2016年10月21日

情報産業

 

出社初日はいつもの通り出張書類の整理から始まる。それにしてもインターネットの進化は仕事の速度を無茶苦茶に早めてくれるから有り難い。

 

僕が日本にいた1970年代は旅行とは旅行会社に依頼して手配してもらうものであった。何故なら現地情報や効率的手配の知識が顧客側に全くないからだ。

 

そして当時旅行業でホテル予約をするのに福岡から北海道まで切手を貼った往復はがきを送るようなのんびりした時代だった。ちなみに切手は短縮語、本来は切符手形である。

 

外国とのやり取りはテレックス。これ、今でもどこかの会社で使っているのだろうか?

 

それがFAXが実用化されると仕事の速度は少し早くなった。けれど福岡から北海道まで電電公社の遠距離通話料金が発生するのでこれは無駄な経費である、なのでハガキ。

 

当時の旅行業界は情報産業であった。福岡に住む一般住民が北海道の宿を予約するなど何の知識もないわけで、そこで旅行会社で相談してカウンターでホテルタリフを引っ張り出して教えてくれたものだ。

 

それが今の時代は世界中ほぼどこのホテルでもインターネットで予約が出来る。最新の旅行情報が自宅で手に入る。旅行会社不要の時代になった。

 

日本でHISが格安航空券でビジネスを開始した時JTBは「あんなのは旅行会社じゃない!」と言ってた。
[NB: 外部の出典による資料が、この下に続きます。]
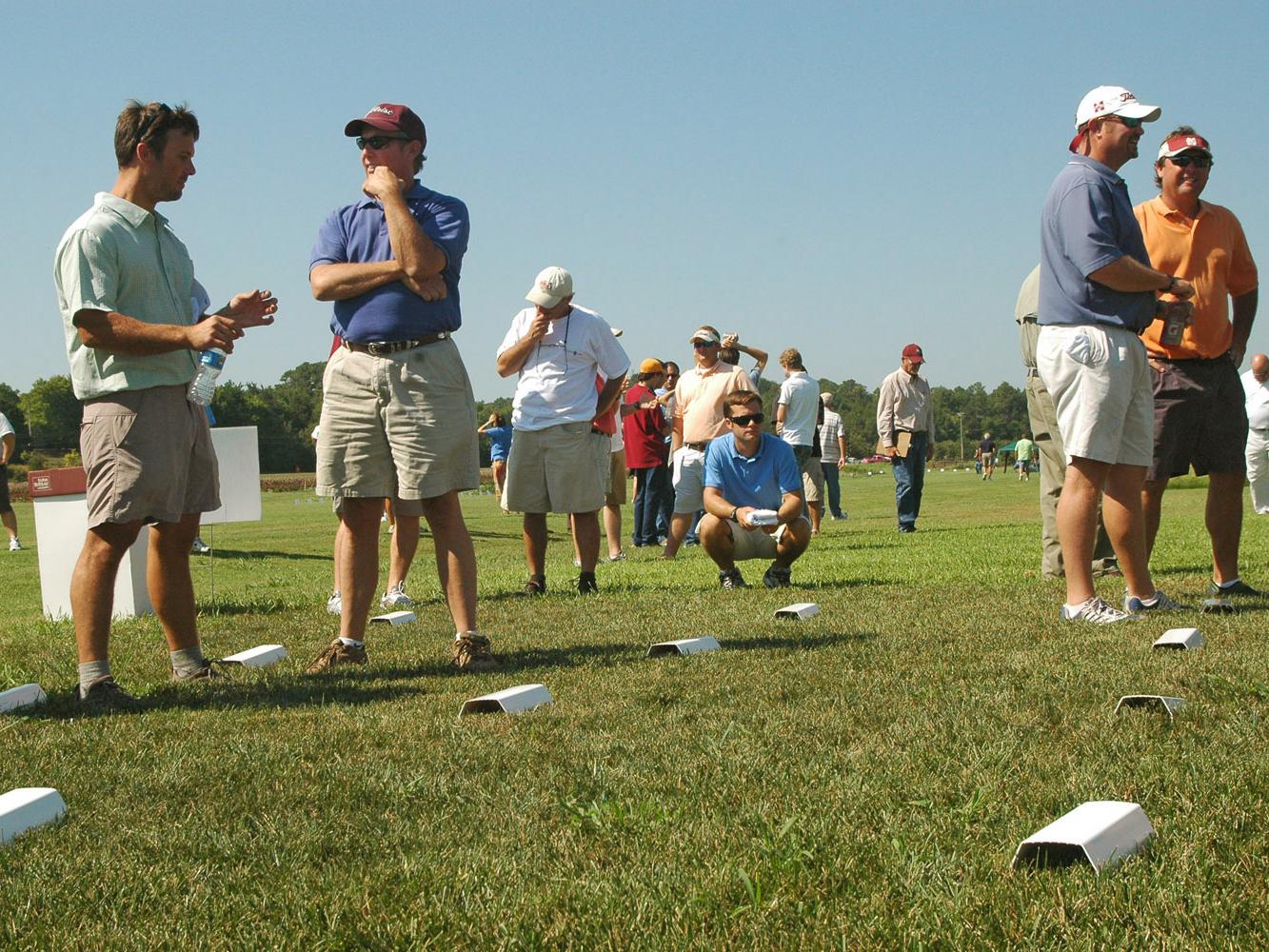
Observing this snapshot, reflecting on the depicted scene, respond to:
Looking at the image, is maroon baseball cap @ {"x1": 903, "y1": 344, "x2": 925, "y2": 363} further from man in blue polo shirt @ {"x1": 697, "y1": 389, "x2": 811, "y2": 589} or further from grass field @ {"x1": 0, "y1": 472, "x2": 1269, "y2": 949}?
grass field @ {"x1": 0, "y1": 472, "x2": 1269, "y2": 949}

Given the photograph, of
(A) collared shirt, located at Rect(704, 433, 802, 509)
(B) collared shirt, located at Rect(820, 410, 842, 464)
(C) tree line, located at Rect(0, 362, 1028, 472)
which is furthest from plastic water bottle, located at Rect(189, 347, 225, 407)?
(C) tree line, located at Rect(0, 362, 1028, 472)

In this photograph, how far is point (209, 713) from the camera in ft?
14.3

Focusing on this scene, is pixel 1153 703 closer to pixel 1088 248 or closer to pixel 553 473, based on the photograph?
pixel 1088 248

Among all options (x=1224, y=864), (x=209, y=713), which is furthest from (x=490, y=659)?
(x=1224, y=864)

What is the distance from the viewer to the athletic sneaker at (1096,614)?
572cm

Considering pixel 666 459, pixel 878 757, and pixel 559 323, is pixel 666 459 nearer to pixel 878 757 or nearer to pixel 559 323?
pixel 559 323

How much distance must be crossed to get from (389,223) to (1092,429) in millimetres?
3055

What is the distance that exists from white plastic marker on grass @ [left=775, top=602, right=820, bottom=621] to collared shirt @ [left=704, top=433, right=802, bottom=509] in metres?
2.30

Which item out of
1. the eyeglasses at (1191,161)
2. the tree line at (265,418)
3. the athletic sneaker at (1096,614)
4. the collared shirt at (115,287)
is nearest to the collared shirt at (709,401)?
the eyeglasses at (1191,161)

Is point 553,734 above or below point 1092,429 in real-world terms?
below

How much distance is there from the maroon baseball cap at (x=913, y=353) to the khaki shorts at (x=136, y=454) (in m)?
11.2

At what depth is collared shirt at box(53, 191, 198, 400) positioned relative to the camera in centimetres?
480

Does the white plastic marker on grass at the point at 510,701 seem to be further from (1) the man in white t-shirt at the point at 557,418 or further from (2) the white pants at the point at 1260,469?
(2) the white pants at the point at 1260,469

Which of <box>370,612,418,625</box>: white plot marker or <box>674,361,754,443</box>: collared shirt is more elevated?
<box>674,361,754,443</box>: collared shirt
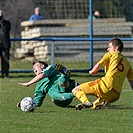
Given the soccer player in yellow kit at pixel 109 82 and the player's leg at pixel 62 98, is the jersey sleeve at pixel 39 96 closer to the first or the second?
the player's leg at pixel 62 98

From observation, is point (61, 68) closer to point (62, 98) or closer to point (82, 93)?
point (82, 93)

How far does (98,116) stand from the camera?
30.4ft

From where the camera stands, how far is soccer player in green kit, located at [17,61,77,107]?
10.3m

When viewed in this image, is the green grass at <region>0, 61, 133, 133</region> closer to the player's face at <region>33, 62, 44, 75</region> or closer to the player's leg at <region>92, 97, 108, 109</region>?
the player's leg at <region>92, 97, 108, 109</region>

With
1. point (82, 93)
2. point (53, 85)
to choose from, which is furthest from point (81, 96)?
point (53, 85)

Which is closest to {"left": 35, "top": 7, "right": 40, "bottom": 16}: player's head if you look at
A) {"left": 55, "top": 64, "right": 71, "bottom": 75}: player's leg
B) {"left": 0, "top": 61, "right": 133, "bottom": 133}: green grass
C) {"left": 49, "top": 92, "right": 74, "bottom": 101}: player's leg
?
{"left": 0, "top": 61, "right": 133, "bottom": 133}: green grass

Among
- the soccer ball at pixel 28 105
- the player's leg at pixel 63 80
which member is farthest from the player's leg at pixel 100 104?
the soccer ball at pixel 28 105

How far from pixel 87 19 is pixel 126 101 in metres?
10.3

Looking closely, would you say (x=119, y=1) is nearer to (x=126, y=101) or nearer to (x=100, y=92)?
(x=126, y=101)

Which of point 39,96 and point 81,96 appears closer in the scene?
point 81,96

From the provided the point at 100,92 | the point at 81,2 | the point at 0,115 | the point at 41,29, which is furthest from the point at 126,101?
the point at 41,29

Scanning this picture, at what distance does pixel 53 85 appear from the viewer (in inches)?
416

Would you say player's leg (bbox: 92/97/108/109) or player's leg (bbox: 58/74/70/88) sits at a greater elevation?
player's leg (bbox: 58/74/70/88)

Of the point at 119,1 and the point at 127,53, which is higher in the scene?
the point at 119,1
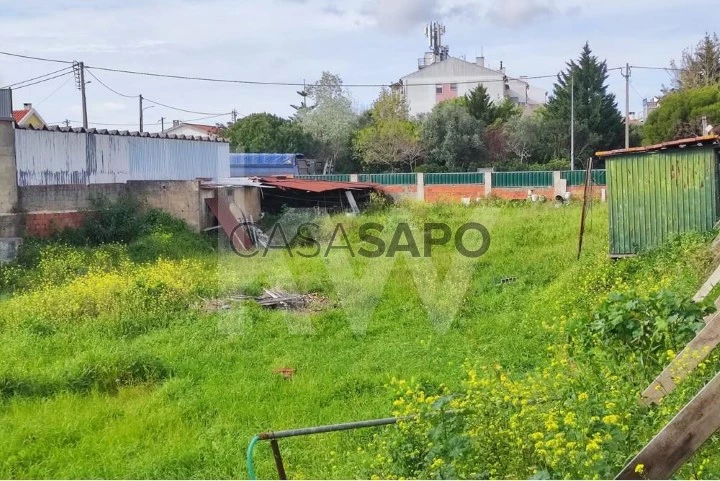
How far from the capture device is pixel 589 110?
3316 centimetres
けれど何をもって旅行会社と定義するのだ?自分だけが旅行会社なのか?

 

そして個人がインターネットで日本中のホテルを手配出来る「旅の窓口(現在の楽天トラベル)」が出来た時も同様に「あんなの旅行会社じゃない!」と言ってた。

 

ところが現実はどうであろうか?

 

旅行業は実は完璧に情報産業なのである。顧客と旅行会社の間に旅行情報の非対称性があるからビジネスとして存在出来た。

 

しかし現在では福岡に住む個人がHISでチケットを買い「旅の窓口」で遠く離れた街のホテルの予約が出来るようになった。ネットで航空券買ってネットでホテルを選んで札幌の情報は市役所観光課などいくらでも最新の情報が取れる。

 

そのような時代では日本交通公社のお役所頭でビジネスをやっていても先は続かない。